Nada, nada, nada, nada”

 

Face à tragédia de não percebermos o que acontece, parece que os nossos sentidos se viraram inevitavelmente para a frente, na procura de horizontes de fuga num desconhecido que precisamos com urgência de descobrir, de descobrir como se tudo terminasse logo ali, depois da derradeira descoberta. Porque a tragédia é sempre irreparável; e o corpo trágico dilata-se e coloca-se em posições de vanguarda, isto é, repara-se a si próprio para se reestabelecer e enfrentar conflitos que são causados de um mundo não-dominado. Neste processo agimos por intuição, por contato, sem sabermos bem quem somos ou com quem nos vamos confundir.

 

 

“Do que eu pensava encontrar”

Em jeito de conclusão, citemos Georges Didi-Huberman, em “Diante do Tempo”:

Faz algum sentido, hoje, sessenta anos depois de Benjamin, reintroduzir a questão, a hipótese, a suposição da aura?

Benjamin, como se sabe, fala do “declínio da aura” na era moderna: mas, para ele, declínio não significa, justamente, desaparecimento. Ou antes: um desvio para baixo, uma inclinação, uma volta, uma nova inflexão.

A esta questão, é preciso opor, desde logo, o facto de que a noção de aura é difusa em toda a obra de Benjamin; e que pô-la em prática responde a uma experiência trans-histórica e profundamente dialética; portanto, saber se a aura foi “liquidada” ou não revelada ser uma falsa questão por excelência.

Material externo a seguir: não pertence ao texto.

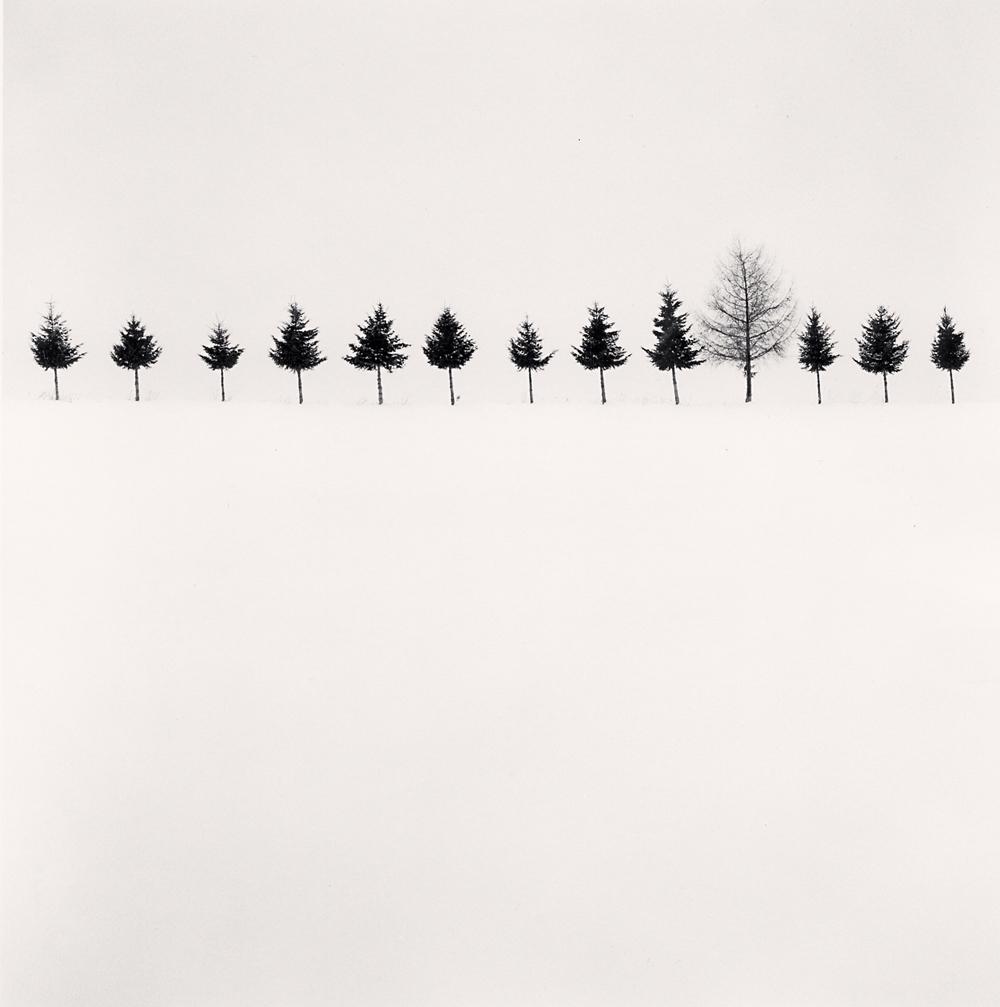 Michael Kenna, Line of Trees, Biei, Hokkaido, Japan, 2012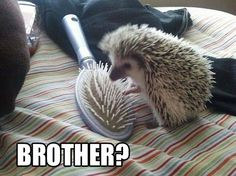 Brother? #hedgehogs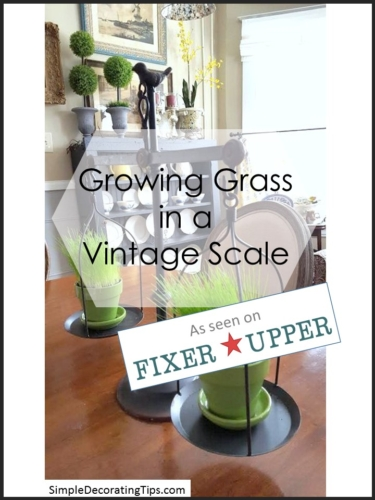 Growing Grass in a Vintage Scale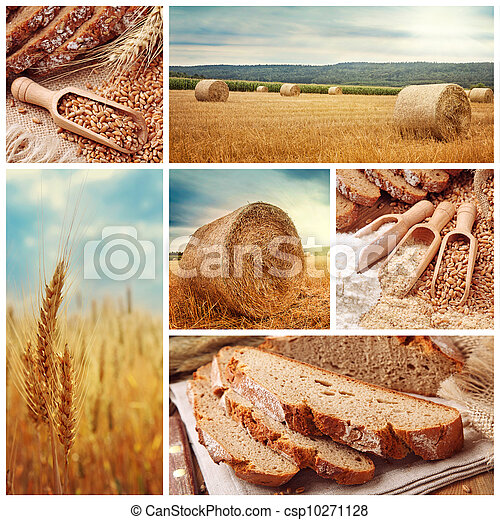 Bread and harvesting wheat - csp10271128
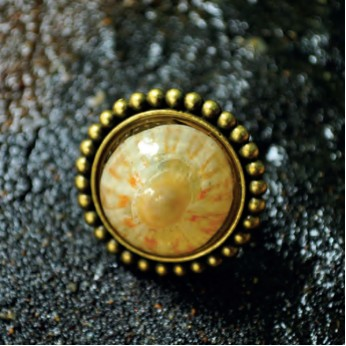 Beaded-Ring-Zinc-Alloy-Metal-Base-Casting-Resin-Cellana-Radiata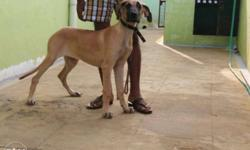 dane female sale with kci certificate 4 months,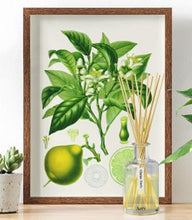 Load image into Gallery viewer, Citrus tonic reed diffuser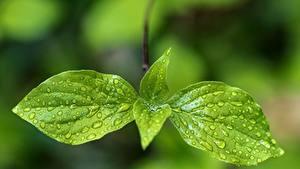 Bilder Großansicht Blatt Tropfen Grün Natur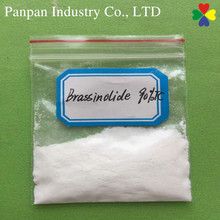 Plant growth regulator brassinosteroid 72962-43-7 for fruit trees raw steroid powder brassinolide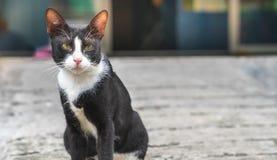 Маленький черный кот при белый кот помех метки воротника сидя на жулике стоковое фото rf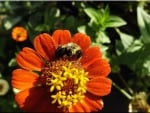 bumblebee on a zinnia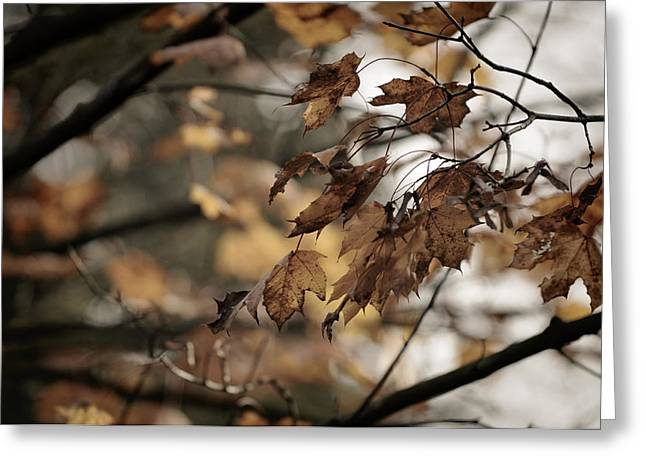 Withered Leaves Greeting Card
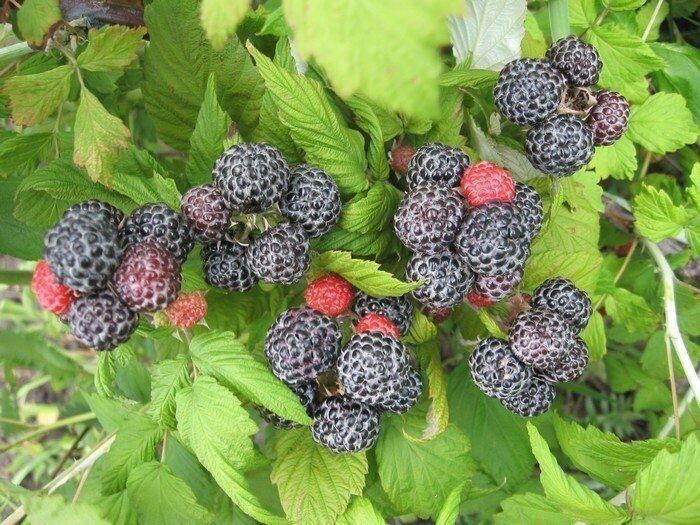 кумберленд сорт черной малины фото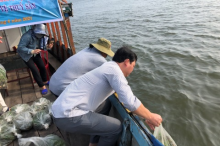 Competent agencies release young prawns and crabs into Tam Giang lagoon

É necessário, de seguida, precisar que se a aura, em Benjamin, designa uma qualidade antropológica originária da imagem, a origem, na sua obra, não designa em caso algum o que o estaria a montante das coisas do mesmo modo que a fonte está a montante do rio: a origem em Benjamin, designa, o que está a nascer do devir e do declínio; não a fonte, mas sim um turbilhão no rio do devir, [que] arrasta no seu ritmo a matéria daquilo que está a aparecer.